May 2, 2006 -- The U.S. lags behind the U.K. in middle-age health, according to a new study.
Researcher James Banks, PhD, works at University College London and London's Institute for Fiscal Studies. With colleagues, he pored over health surveys from both sides of the Atlantic for people aged 55-64, which Banks' team calls "late middle age."
The bottom line: U.K. residents in late middle age reported fewer cases of diabetes, high blood pressure, heart disease, heart attack, stroke, chronic lung diseases, or cancer than those in the U.S.
In both countries, worse health was generally reported for people with low incomes and lower education levels, the researchers also found.
The study appears in The Journal of the American Medical Association.
Lagging Behind Britain
Banks' study focuses only on whites, since health inequalities have often been noted in U.S. minorities.

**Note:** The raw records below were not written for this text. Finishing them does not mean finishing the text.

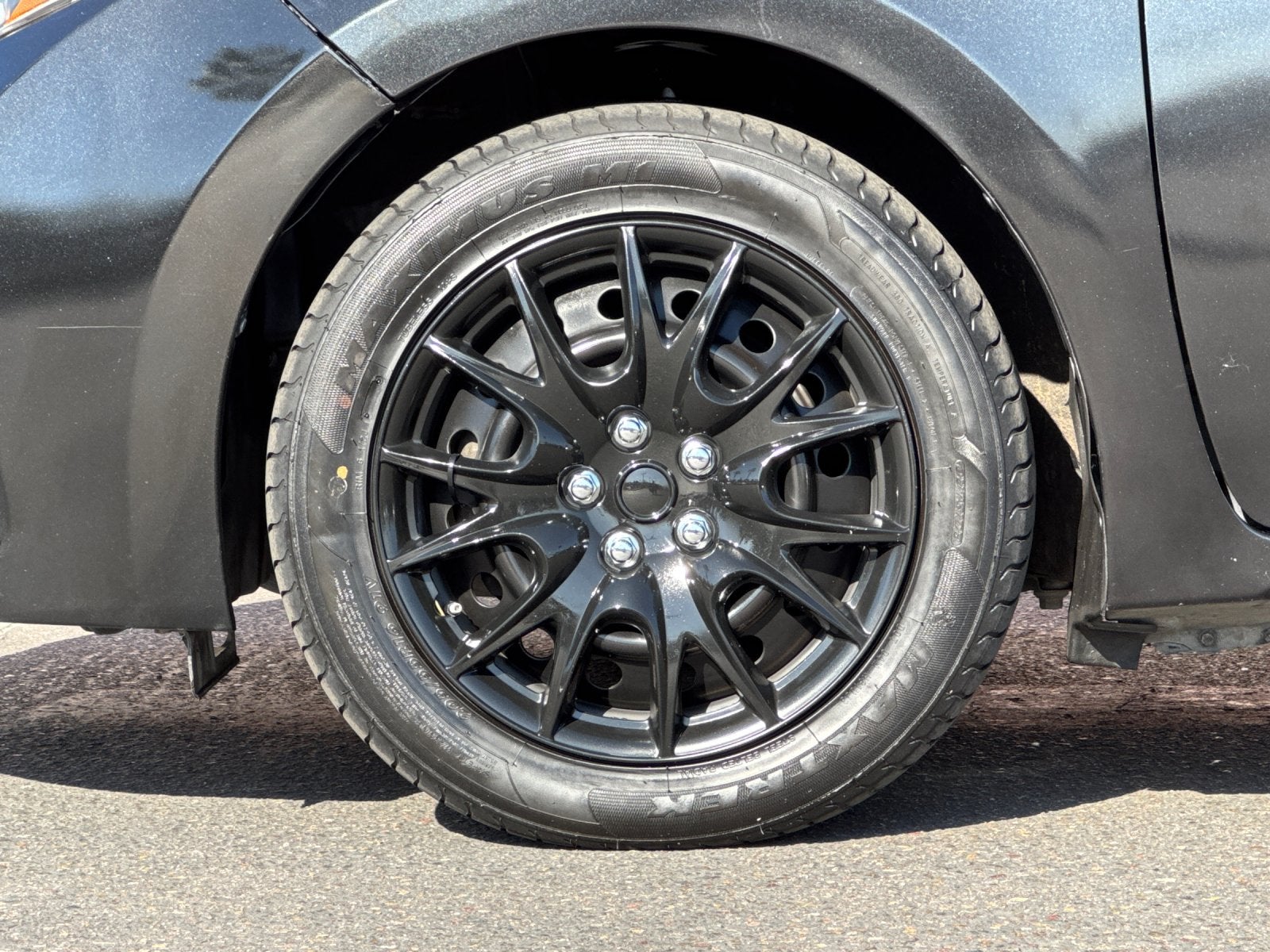 2016 Toyota Corolla S
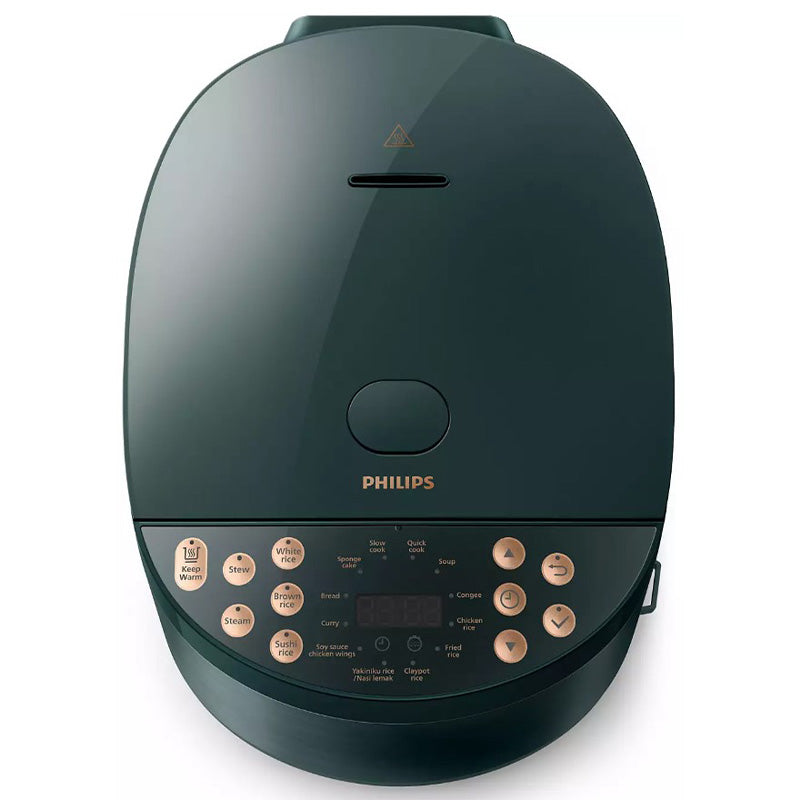 Philips Digital Rice cooker 1.8L HD4518/62
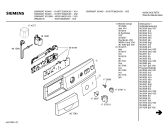 Схема №3 S1WTF3002A SIWAMAT XS440 с изображением Инструкция по установке и эксплуатации для стиралки Siemens 00587827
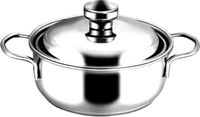 Кастрюля Амет Классика 1с373 - фото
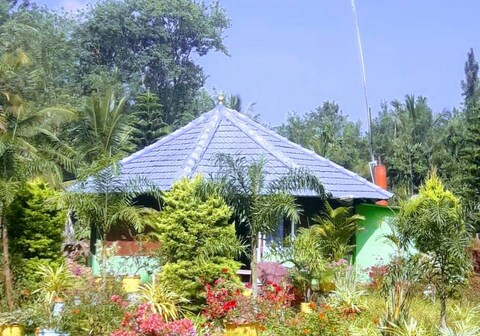 Rising Surya Homestay- Coorg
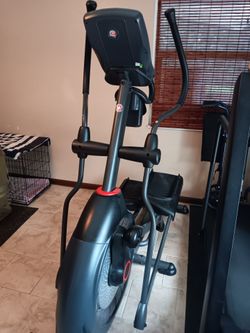 Schwinn elliptical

In 2002, participants were asked if a doctor had ever told them that they had diabetes, high blood pressure, heart disease, heart attack, stroke, chronic lung diseases, or cancer.
All of those problems were more commonly reported in U.S. participants in late middle age, compared with those in the U.K.
Diabetes was twice as common among U.S. residents in late middle age as residents of the U.K. High blood pressure "is about 10 percentage points more common and all heart disease six percentage points higher in the United States," write Banks and colleagues.
Worse Health With Lower Status
Except for cancer, all of the health conditions covered in the study were more common -- in both countries -- for people with low incomes and those with lower levels of formal education.
"That is, disease prevalence is reported to be much higher among those at the bottom of either the education or income ladder compared with those at the top of each classification," write Banks and colleagues.
Of course, high incomes and lots of years in school don't guarantee good health, or vice versa.
When it came to heart disease and diabetes rates, U.S. residents in late middle age with the most education and highest incomes equaled those in the lowest education and income levels of their British peers.